OBJECTIVE » Keep only the lines of the listing below that contain the word "placed", and copy each of them out.

TASK INPUT »
+ + + +

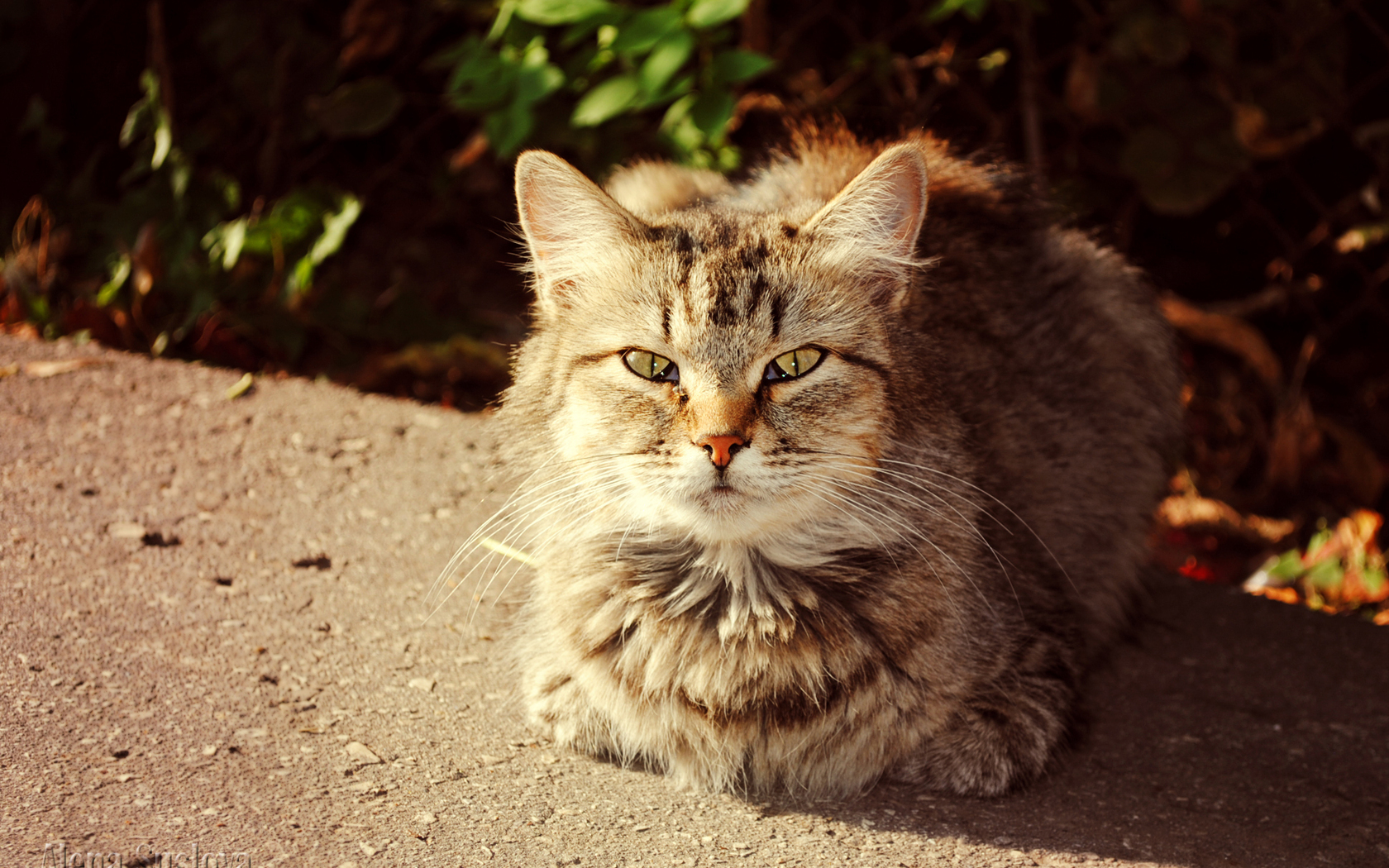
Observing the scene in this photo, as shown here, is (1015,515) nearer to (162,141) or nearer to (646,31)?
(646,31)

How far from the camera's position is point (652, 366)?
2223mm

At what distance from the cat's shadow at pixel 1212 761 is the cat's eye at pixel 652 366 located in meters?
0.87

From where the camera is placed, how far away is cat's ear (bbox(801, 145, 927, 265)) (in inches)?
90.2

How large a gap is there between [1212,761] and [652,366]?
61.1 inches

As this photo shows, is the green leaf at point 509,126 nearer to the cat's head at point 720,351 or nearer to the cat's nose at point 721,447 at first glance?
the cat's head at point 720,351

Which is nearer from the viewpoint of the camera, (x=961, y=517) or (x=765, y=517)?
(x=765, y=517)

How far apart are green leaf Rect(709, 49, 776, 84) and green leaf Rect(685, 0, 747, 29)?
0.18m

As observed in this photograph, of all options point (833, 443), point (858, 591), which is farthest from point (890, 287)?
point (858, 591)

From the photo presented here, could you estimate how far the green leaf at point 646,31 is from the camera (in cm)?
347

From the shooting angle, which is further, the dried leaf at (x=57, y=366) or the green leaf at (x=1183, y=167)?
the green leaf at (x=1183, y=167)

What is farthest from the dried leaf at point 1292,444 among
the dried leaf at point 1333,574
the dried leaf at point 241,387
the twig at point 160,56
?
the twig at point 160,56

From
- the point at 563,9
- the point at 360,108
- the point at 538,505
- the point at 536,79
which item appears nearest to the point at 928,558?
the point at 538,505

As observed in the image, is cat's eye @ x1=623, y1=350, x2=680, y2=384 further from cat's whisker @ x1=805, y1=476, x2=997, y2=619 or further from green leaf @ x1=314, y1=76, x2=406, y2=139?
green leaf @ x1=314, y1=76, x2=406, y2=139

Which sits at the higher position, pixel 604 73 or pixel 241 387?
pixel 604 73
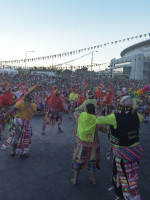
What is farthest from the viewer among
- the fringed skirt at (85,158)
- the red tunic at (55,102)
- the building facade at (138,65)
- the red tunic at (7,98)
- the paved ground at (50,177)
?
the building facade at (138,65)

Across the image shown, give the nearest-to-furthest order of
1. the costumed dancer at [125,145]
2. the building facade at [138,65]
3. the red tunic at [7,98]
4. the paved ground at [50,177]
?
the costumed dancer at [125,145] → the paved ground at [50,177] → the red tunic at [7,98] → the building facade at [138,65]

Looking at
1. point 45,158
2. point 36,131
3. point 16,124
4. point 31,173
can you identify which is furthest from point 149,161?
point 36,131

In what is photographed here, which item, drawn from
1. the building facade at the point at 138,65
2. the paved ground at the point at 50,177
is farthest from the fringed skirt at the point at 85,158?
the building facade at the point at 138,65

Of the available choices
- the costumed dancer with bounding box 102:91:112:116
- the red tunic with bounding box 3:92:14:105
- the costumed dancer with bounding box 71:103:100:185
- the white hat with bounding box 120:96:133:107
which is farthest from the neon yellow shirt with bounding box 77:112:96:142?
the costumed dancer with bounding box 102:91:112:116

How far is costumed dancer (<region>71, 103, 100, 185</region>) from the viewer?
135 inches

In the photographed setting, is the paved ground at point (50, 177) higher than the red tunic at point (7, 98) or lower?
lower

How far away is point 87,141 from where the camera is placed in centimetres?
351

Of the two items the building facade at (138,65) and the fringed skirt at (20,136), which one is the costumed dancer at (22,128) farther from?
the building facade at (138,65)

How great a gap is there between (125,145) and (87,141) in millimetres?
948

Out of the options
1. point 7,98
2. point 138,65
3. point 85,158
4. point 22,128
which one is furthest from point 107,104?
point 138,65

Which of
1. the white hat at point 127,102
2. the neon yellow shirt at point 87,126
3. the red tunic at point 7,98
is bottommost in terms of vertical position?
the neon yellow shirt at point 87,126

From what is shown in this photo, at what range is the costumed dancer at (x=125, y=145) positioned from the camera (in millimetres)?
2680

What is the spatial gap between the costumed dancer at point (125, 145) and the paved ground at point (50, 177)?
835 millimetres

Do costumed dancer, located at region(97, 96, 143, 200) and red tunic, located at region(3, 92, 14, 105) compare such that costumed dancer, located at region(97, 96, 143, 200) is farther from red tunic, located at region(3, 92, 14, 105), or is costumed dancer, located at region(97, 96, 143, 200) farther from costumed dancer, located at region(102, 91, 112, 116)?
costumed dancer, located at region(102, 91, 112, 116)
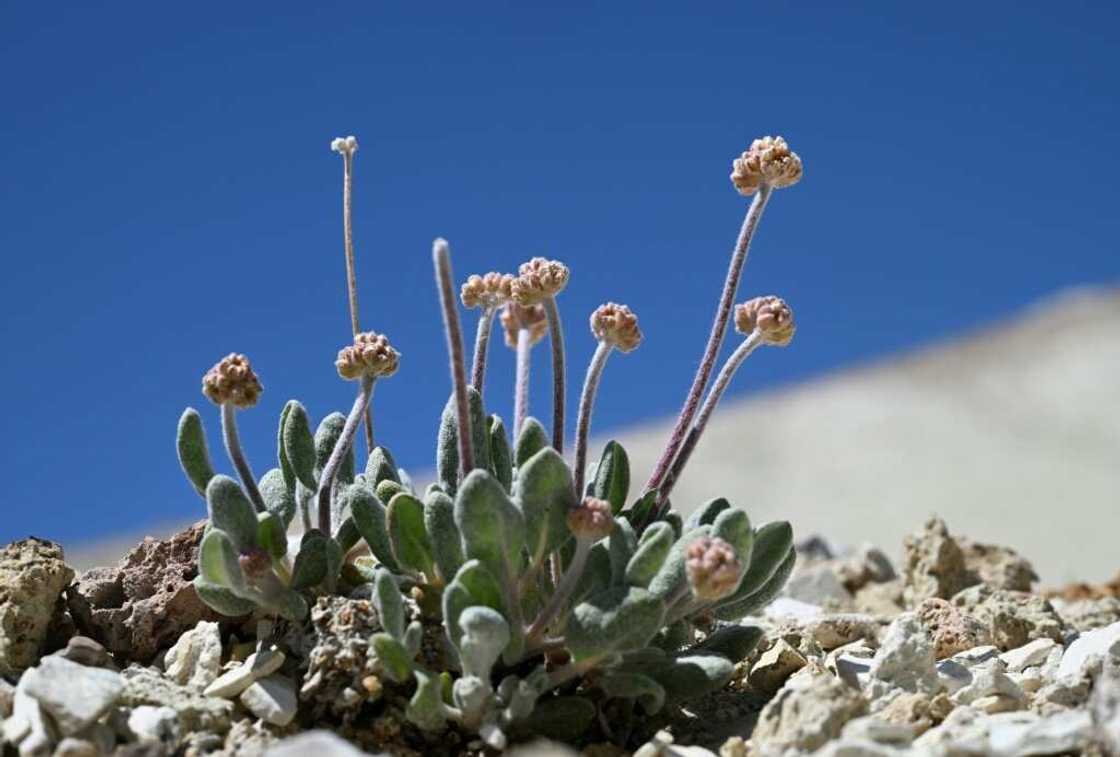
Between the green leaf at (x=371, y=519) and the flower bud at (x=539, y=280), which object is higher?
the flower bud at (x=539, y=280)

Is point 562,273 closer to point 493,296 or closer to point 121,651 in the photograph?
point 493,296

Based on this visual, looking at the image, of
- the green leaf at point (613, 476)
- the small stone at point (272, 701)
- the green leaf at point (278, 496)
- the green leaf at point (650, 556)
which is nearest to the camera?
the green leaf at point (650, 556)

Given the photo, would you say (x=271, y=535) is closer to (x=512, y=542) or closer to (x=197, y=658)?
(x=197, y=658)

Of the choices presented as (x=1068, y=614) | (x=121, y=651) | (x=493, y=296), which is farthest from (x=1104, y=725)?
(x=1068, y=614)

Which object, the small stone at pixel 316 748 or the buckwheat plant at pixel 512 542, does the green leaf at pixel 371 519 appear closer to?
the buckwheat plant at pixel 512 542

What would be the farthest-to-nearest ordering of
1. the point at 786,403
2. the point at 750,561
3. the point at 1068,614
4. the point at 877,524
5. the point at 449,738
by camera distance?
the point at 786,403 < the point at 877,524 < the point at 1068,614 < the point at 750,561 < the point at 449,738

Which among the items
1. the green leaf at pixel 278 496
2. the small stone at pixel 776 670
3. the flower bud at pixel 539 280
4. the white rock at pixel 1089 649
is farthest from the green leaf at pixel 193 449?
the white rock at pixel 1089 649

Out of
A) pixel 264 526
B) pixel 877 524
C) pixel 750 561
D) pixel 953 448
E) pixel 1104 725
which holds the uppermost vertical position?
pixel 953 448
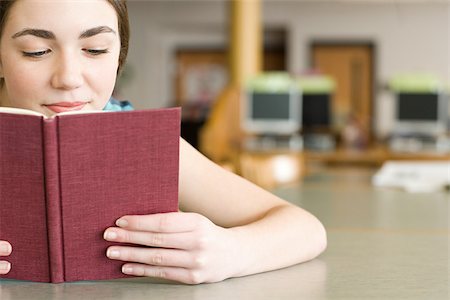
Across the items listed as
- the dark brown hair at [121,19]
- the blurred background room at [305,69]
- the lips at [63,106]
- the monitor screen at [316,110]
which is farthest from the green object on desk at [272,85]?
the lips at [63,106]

+ + + +

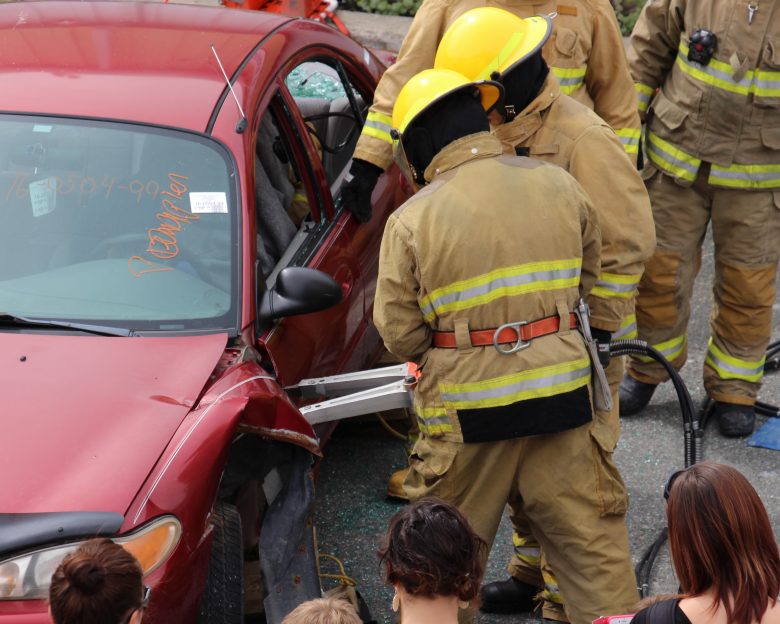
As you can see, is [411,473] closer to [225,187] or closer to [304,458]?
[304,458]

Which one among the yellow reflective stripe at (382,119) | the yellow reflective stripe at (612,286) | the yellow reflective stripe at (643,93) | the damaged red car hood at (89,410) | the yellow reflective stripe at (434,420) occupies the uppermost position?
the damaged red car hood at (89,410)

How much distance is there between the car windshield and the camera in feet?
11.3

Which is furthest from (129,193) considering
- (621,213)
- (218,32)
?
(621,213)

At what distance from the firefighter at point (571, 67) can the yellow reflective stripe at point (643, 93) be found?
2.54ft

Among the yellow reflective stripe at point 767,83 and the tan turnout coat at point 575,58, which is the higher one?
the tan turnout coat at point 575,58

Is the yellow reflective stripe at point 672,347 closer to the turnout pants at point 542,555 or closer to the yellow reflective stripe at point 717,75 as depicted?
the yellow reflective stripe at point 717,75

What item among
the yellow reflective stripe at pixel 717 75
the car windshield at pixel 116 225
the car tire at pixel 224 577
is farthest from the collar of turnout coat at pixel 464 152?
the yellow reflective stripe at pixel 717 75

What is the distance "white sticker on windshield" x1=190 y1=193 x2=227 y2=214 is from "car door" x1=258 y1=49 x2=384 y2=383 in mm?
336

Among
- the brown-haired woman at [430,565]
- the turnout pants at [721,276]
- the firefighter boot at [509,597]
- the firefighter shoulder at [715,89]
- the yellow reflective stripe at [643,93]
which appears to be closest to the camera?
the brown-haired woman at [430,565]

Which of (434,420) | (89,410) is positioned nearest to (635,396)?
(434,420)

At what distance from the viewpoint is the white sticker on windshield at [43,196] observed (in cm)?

+ + + +

RESPONSE TO THIS TASK »
From where the camera is placed, how far away is cat's ear (bbox(801, 145, 927, 265)) (in inches)?
How far away is point 87,141 from where the camera is placed in centimetres?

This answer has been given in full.